SAN FRANCISCO (Reuters) - Sony Corp. 6758.T plans to phase out the cut-priced $499 model of its PlayStation 3 video game machine, leaving only a higher capacity $599 model for sale in the United States, the company said on Monday.
The revelation undid some of the praise Sony won from the gaming industry last week for its 17 percent price cut on the machine, a move seen as leveling the playing field with Microsoft Corp.'s MSFT.O Xbox 360 console.
But one analyst said Sony had left the door open to further price cuts, saying another would almost certainly happen when the cheaper PlayStation 3 sells out.
Sony dropped the price on the PS3, which comes with a 60-gigabyte hard drive and high-definition Blu-ray DVD player, by $100 last week in a bid to boost sales of the console by passing on lower costs onto consumers.
It also said it would launch a new model featuring a hard drive with 33 percent more capacity -- 80 gigabytes -- and a copy of its off-road racing game “MotorStorm” in August.
A company spokesman said Sony would sell the $500 version until “supplies of that unit are depleted,” estimated to be months after the August debut of the new, pricier model.
“We have ample inventory to meet the immediate needs of consumers in this territory for several months to come,” Dave Karraker said in an e-mailed response to questions.
“We won’t be making any further announcements regarding our PS3 model hardware strategy in North America until the 60GB model is exhausted and market conditions are evaluated,” Karraker said.
The statement confirmed remarks by David Reeves, president of Sony Computer Entertainment Europe, carried last week on gaming news Web site GamesIndustry.biz saying the 60-gigabyte model would be discontinued.
Gaming circles voiced disappointment in the development with popular blog Joystiq.com saying it amounted to more of a “clearance sale” than an actual price cut.
Wedbush Morgan analyst Michael Pachter said in a research note that Sony had an estimated 2 million to 3 million 60-gigabyte models in inventory and that once they were sold out, it would lower the price on the 80-gigabyte version.

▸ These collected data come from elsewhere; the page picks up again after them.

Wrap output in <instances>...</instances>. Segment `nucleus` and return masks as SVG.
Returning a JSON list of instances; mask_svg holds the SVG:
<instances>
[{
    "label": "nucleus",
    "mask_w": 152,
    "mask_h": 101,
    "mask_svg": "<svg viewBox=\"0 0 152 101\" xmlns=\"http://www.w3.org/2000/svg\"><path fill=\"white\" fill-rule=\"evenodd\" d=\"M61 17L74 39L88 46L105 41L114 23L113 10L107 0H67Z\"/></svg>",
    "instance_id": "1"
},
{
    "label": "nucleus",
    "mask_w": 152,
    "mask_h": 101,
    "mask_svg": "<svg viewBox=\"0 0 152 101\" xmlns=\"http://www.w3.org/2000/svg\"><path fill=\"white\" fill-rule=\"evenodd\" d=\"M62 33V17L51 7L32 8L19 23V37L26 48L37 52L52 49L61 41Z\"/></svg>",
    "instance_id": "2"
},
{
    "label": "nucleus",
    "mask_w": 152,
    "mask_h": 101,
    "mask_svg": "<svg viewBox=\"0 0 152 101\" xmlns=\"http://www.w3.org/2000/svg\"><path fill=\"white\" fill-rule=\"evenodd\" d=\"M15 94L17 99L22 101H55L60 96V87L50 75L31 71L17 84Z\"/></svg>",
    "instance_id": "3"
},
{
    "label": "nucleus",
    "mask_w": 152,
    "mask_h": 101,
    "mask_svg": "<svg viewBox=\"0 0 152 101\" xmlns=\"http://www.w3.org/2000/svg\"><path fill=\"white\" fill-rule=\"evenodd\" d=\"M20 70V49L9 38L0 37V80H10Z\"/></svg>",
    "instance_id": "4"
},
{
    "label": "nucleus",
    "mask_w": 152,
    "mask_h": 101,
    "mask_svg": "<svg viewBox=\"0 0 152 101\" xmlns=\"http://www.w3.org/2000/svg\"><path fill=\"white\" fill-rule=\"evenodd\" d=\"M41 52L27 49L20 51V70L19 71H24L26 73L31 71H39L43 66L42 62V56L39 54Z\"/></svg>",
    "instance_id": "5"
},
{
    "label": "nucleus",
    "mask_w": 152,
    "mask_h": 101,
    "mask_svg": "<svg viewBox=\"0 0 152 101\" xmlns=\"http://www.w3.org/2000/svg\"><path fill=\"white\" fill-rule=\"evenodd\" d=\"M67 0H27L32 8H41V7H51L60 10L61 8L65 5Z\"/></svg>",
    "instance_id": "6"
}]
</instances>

“Although we think that Sony’s public relations gaffe was unfortunate, we do not believe that the company has ill intent, and we expect the $499 price point to be maintained until early next year, when the 80GB model will likely by cut again to $399,” Pachter said.
The PS3 lags the Xbox and Nintendo Co. Ltd.'s 7974.OS Wii console in sales. The Xbox, which launched in November 2005, has sold 5.6 million units in the United States through May of this year.
The $250 Wii, with its unique motion-sensing controller, has become a surprise hit, selling 2.8 million units in just seven months after its November 2006 launch, compared to the PS3’s 1.4 million units in that time.
Microsoft’s Xbox 360 comes in three models priced from $300 to $480. The most expensive model, the Elite, comes with a 120-gigabyte hard drive but lacks the PS3’s high-definition DVD player, built-in wireless technology and bundled game.